▶ _PASSAGE FOR REVIEW_:
□ □ □ □ □

The incidence of peritoneal metastases varies widely depending on the primary tumor site, with estimates ranging from 8 to 17% for colorectal cancers and 14% to 20% for gastric cancers. The estimate for ovarian cancers is 60%.1,2,3 Data regarding the optimal management of peritoneal metastases from non-gynecologic malignancies have been limited due to the exclusion of patients with peritoneal metastases from clinical trials.4 However, studies have shown that cytoreductive surgery (CRS) and hyperthermic intraperitoneal chemotherapy (HIPEC) improve survival for well-selected patients with peritoneal metastases.5,6
The true incidence of patients eligible for CRS/HIPEC is difficult to ascertain but is estimated to be 29,000 to 41,000 per year in the United States.7 Interest in this field continues to grow, with the number of active clinical trials involving CRS/HIPEC totaling more than four times that of previously published clinical trials in this field.8 Concurrently, the number of publications pertaining to CRS and HIPEC indexed in PubMed has increased from respectively 98 and 648 in 2000 to 720 and 1541 in 2019.
As interest in the benefits of CRS/HIPEC has grown, many institutions have established new CRS/HIPEC treatment programs, often tasking these procedures to recent graduates. However, CRS/HIPEC is a complex time- and resource-intensive oncologic surgical procedure requiring significant individual and institutional expertise to overcome the technical and oncologic learning curve, which involves performing respectively 130 to 220 cases7,9,10,11,12 and 90 cases.11
The recent growth and interest in this field have required that the pool of surgeons performing CRS/HIPEC expand to meet the demand. Little is known about the current workforce performing particular procedures in the United States, and to our knowledge, no studies or analyses are detailing the surgical workforce performing pancreaticoduodenectomy, major hepatectomy, esophagectomy, or CRS/HIPEC.
Unlike the aforementioned similarly complex oncologic procedures,13 CRS/HIPEC has no training requirements and no requisite experience in either residency or fellowship. Without a thorough understanding of the disease processes, the true complexity of CRS/HIPEC may be underestimated, and some surgeons performing these procedures may lack the requisite experience and support to achieve adequate oncologic outcomes while maintaining patient safety.
To understand the imbalance that currently exists between the experience of surgeons performing CRS/HIPEC and established data regarding the learning curve for these procedures, a better definition of the current workforce performing CRS/HIPEC is needed. Thus, we sought to determine the characteristics of surgeons and programs currently performing CRS/HIPEC in the United States.
Methods
Identification of the Cohort
To identify CRS/HIPEC surgeons, we used a hierarchical systematic Internet search strategy. An institution-level search was directed at the list of Association of American Medical Colleges (AAMC)-affiliated medical schools and National Cancer Institute (NCI)-designated cancer centers. An industry-level search was performed using a commercially maintained database at hipectreatment.com. Patient-level sources were used from PMPpals.net. A hand-search strategy using Google (Mountain View, CA) systematically combined each state with the term “HIPEC” to identify physicians and programs that might have been missed.

□ □ □ □ □

▶ _GIVEN MATERIAL_:
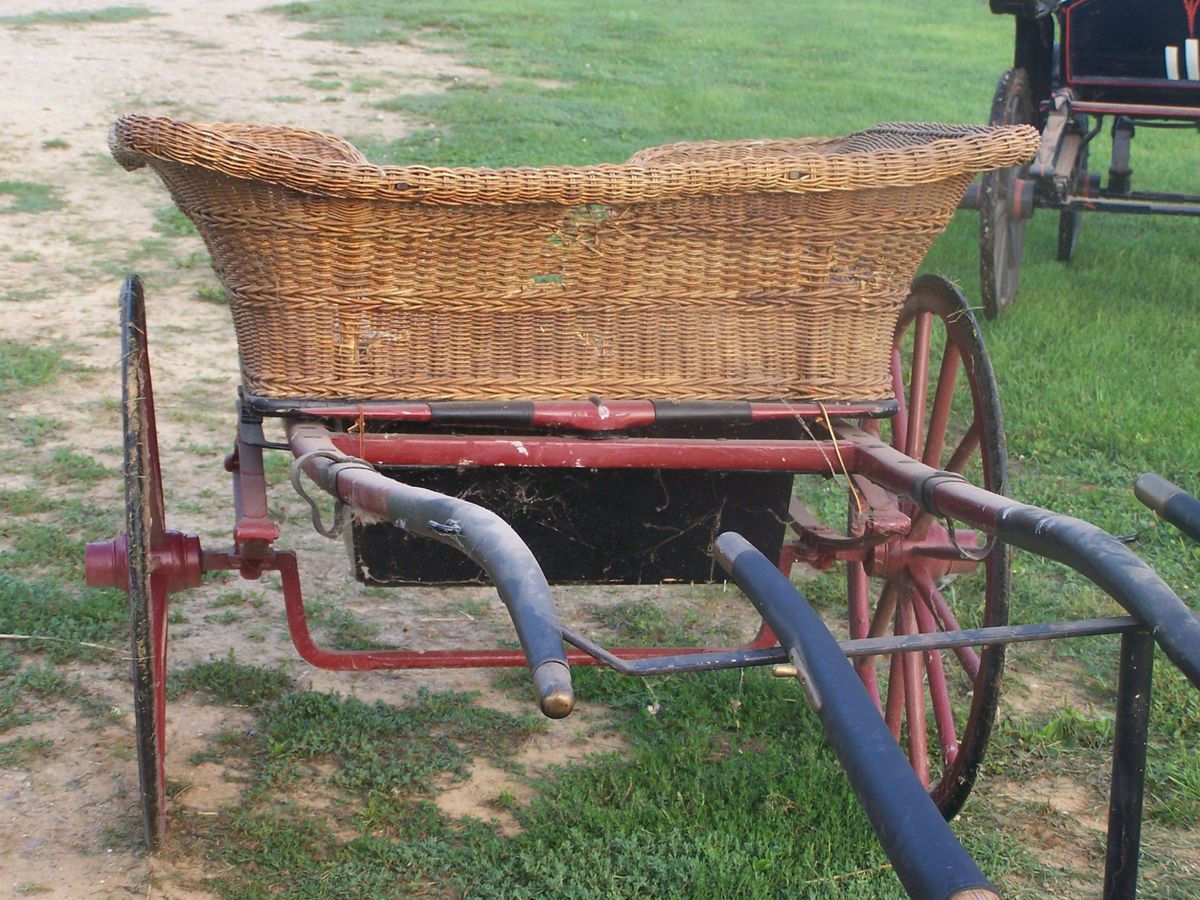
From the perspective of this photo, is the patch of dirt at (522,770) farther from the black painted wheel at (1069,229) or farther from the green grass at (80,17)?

□ □ □ □ □

▶ _WHAT TO WORK ON_:
1. Decide whether each statement agrees with the passage on CRS/HIPEC surgeons: (a) the estimated incidence of peritoneal metastases for ovarian cancers is 60%; (b) CRS/HIPEC has set training requirements in residency or fellowship; (c) the industry-level search used a commercially maintained database at hipectreatment.com. Answer yes or no for each, quoting the words of the passage that decide it.
2. Continue the passage on CRS/HIPEC surgeons from its last sentence.
The lines have no connection to the passage on CRS/HIPEC surgeons.

▶ _EXPECTED RESPONSES_:
1.
(a) Yes: "The estimate for ovarian cancers is 60%."
(b) No: "CRS/HIPEC has no training requirements and no requisite experience in either residency or fellowship."
(c) Yes: "An industry-level search was performed using a commercially maintained database at hipectreatment.com."

2.
For each physician, we recorded current institution, specialty and subspecialty training, and years removed from training. For surgeons without a listed date of training completion, we checked board certification status through the American Board of Surgery website, extrapolating the date of training completion from this by adding the number of years expected for completion of their fellowship (i.e., 2 years for surgical oncology) to the date of initial board certification.
The number of CRS/HIPEC surgeons per area was obtained from the United States Census Bureau.14,15
Learning Curve Data
Data regarding the number of cases required to meet the operative inflection point were obtained from prior studies examining either a consecutive cohort of patients or adjusted models to establish the learning curve for CRS/HIPEC.7,9,10,11,12 To frame and provide the context necessary for the discussion surrounding learning curves for CRS/HIPEC, Rajeev et al.7 estimated the average volume of cases per year at several centers known for their CRS/HIPEC programs and found that in 2016, the average requisite number of cases was 55 (range, 24–123) per year.
Results
Institution and State-Specific Data
The findings showed that CRS/HIPEC is performed at 121 institutions by a mean of 1.6 surgeons (interquartile range [IQR], 1–3) per institution. The majority of the centers are academic or academic-affiliated centers (Fig. 1). Of the 50 states, 12 had no surgeons performing CRS/HIPEC (Fig. 2).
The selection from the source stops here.